Yet again, “yo-yo” bursts to our lips in describing recent events.

As the U.S. and the UK continue to post respectable performances, growth concerns in China and Europe and widespread weakness in commodity prices led to fresh investor ulcers about a global slowdown and equity-market weakness in mid-October. And yet as we write this, barely a couple of weeks later, U.S. stock prices are again at record highs and the worrying seems already dated.

U.S. earnings, even revenue growth, are robust to OK. The U.S. dollar has been rising steadily since 2011 (a surprise to many readers) and recently accelerated modestly. Although the headlines scream concern over this – as the media juggernaut defends its commercial interests while seeking the worst possible angle on new developments and worrying investors silly – this is often associated with positive developments in the economy and/or financial markets.

Tony Caxide

North America

Tony M. Caxide, CFA®

Chairman - Senior Investment Council

U.S. growth is hinting at a pace solidly above 3%, which seemed impossible to some just a couple of quarters back.

But U.S. markets watch events globally, and concerns with growth in China and Europe and a worryingly large drop in commodity prices were, again, uniformly interpreted negatively. It was a fleeting distraction, but one that drove U.S. equity markets down materially in mid-October. As we write this in early November, stocks are again at record highs, S&P third-quarter earnings growth approached 10% vs. a year ago, and even revenue growth, near 5%, is respectable.

Meanwhile, the treasury market remains the shelter for worried investors. As inflation and wages remain at levels the market perceives as safe and a stronger U.S. dollar promises downward pressure on prices, bond yields remain very low. Too low, in our view.

Jeffrey G, Wilkins


Jeffrey G. Wilkins,

Deputy Chief Investment Officer

The Japanese Central Bank surprised many on October 31 when it announced that it will be increasing its already-substantial monetary stimulus program, increasing the size and maturity of the bonds it will buy, and adding exchange-traded funds and Japanese real estate investment trusts (REITs) to its balance sheet. The yen and the market both responded quickly. Given the bank’s core inflation rate target of 2% and the fact that recent run rates are suggesting that number may be in the 1.3% to 1.5% range by December, this move is logical and appears necessary for the country to beat deflation. Despite very weak levels of personal income, retail sales and spending measures suggest that the Japanese consumer is responding positively to price increases. Many corporate leading indicators like manufacturing PMI and fundamentals like earnings per share are improving rapidly. However, Prime Minister Abe-san’s so-called third arrow of reform and deregulation has yet to materialize in a meaningful way – a missing key ingredient to success.
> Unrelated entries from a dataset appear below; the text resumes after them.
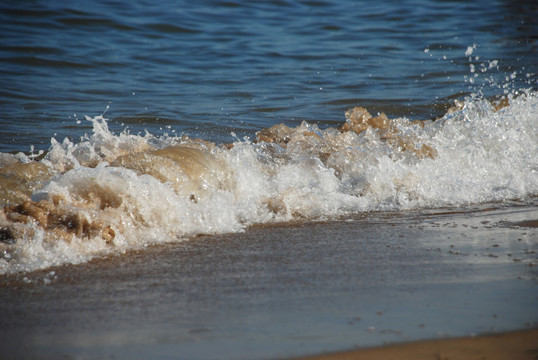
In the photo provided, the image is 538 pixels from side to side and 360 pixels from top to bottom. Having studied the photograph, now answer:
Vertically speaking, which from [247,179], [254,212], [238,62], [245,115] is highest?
[238,62]

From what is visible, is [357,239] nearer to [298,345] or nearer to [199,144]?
[298,345]

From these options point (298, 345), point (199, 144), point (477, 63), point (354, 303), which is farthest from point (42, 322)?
point (477, 63)

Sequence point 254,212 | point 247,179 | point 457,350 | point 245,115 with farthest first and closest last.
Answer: point 245,115, point 247,179, point 254,212, point 457,350

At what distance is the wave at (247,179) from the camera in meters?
2.99

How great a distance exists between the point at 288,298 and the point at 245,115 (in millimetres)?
4962

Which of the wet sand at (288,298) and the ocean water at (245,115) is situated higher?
the ocean water at (245,115)

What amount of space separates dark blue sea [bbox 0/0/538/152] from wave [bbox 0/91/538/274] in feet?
4.75

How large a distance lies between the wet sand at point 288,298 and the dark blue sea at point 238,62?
122 inches

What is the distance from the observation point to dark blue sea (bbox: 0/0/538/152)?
272 inches

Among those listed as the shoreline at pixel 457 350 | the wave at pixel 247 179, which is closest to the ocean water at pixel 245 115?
the wave at pixel 247 179

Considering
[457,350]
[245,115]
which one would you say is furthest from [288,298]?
[245,115]

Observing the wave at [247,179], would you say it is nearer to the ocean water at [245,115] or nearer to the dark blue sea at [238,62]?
the ocean water at [245,115]

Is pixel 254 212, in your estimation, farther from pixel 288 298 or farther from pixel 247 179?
pixel 288 298

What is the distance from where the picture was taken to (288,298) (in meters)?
2.22
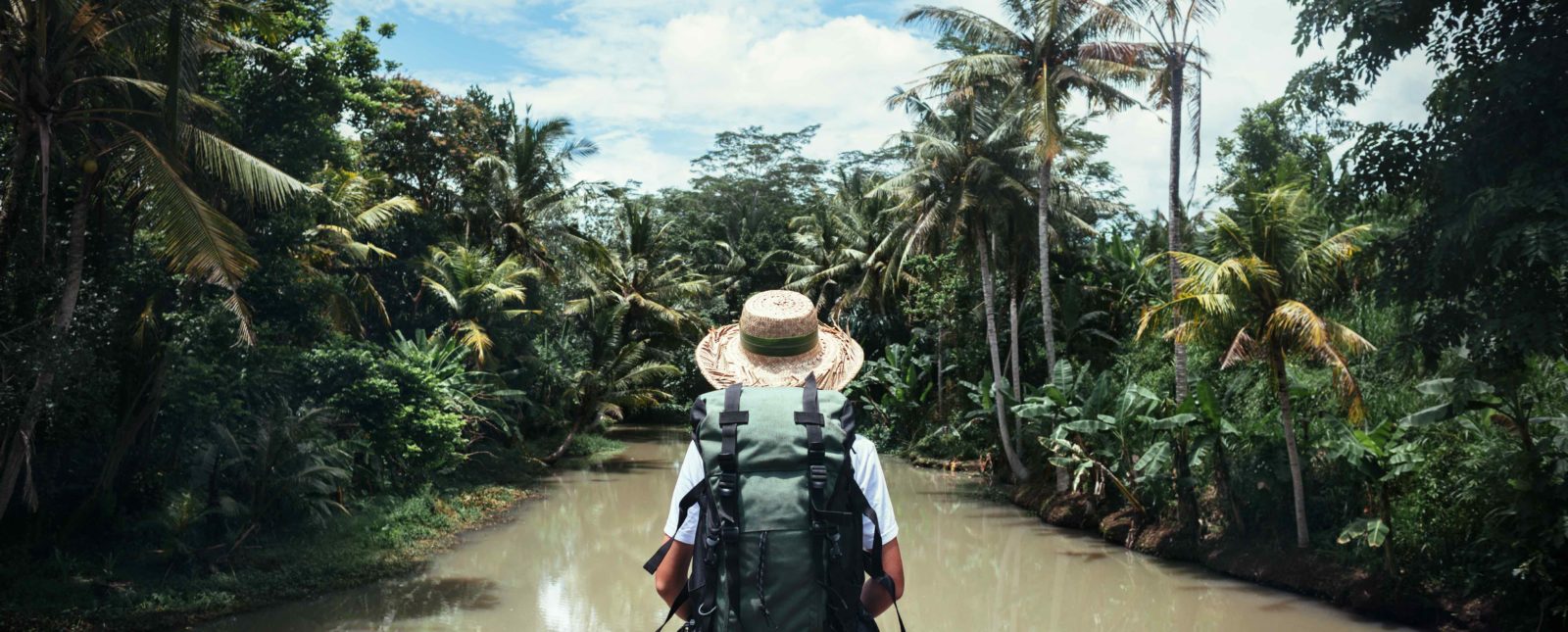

Srinath Sampath, CFA®, PhD

Managing Director, Portfolio Management

The European Central Bank (ECB) has maintained its key target rates at record lows, and recently reaffirmed its commitment to stimulate member economies through various measures, including growing the central bank’s balance sheet back to 2012 levels and commencing its new asset purchase program as soon as this December. Separately, the stress test results for various banks in the Eurozone were positive, with only 13 of 130 banks falling short of the capital requirement. That said, inflation continues to be anemic at 0.3% and unemployment rates at 11.5% are near record levels. ECB President Mario Draghi has signaled his willingness to inject additional stimulus into the struggling economies if necessary, and is slowly gaining Germany’s support in the matter.


Jeff (Shengde) Liu, CFA®

Managing Director, Portfolio Management

The third-quarter UK economy was by no means weak. However, its growth momentum cooled as threats from the euro-area slump mounted. Growth in Q3 was 0.7%, compared with 0.9% in Q2. On an annualized basis, the economy grew at 2.8%. The manufacturing sector strengthened in October, as the UK’s industrial production maintained its stable annualized 2.5% growth path from the low point in October 2012. However, the UK service sector pulled back to its slowest in 17 months in October and construction growth also eased. On the bright side, the cooling pace coupled with low headline inflation likely takes rate hikes off the table, probably for the next few months. Equity markets typically do well in this kind of macroeconomic environment.

Emerging Markets

Jeff (Shengde) Liu, CFA®

Managing Director, Portfolio Management

The outlook for emerging markets (EMs) remains mixed. Major challenges include a further slowdown in China, a strong rally in the U.S. dollar and continuing correction in commodity prices, weaker demand from Europe, and continuing geopolitical turmoil (Middle East, Ukraine and Hong Kong). Countries with strong trade links with China or heavy exposure to commodity prices face cyclical headwinds. Brazil is currently flirting with recession and Indonesia’s growth slowed to the weakest pace since the global financial crisis, albeit still near 5%.

Other countries benefited from the collapsing of commodities and continued reforms. The growth trends for India and Mexico, for example, look much more positive. In response to weak economic data in Q3, China has taken further measures to support the economy. The central bank lowered its repo rate and relaxed mortgage rules for homebuyers. In addition, authorities also announced plans to boost consumption.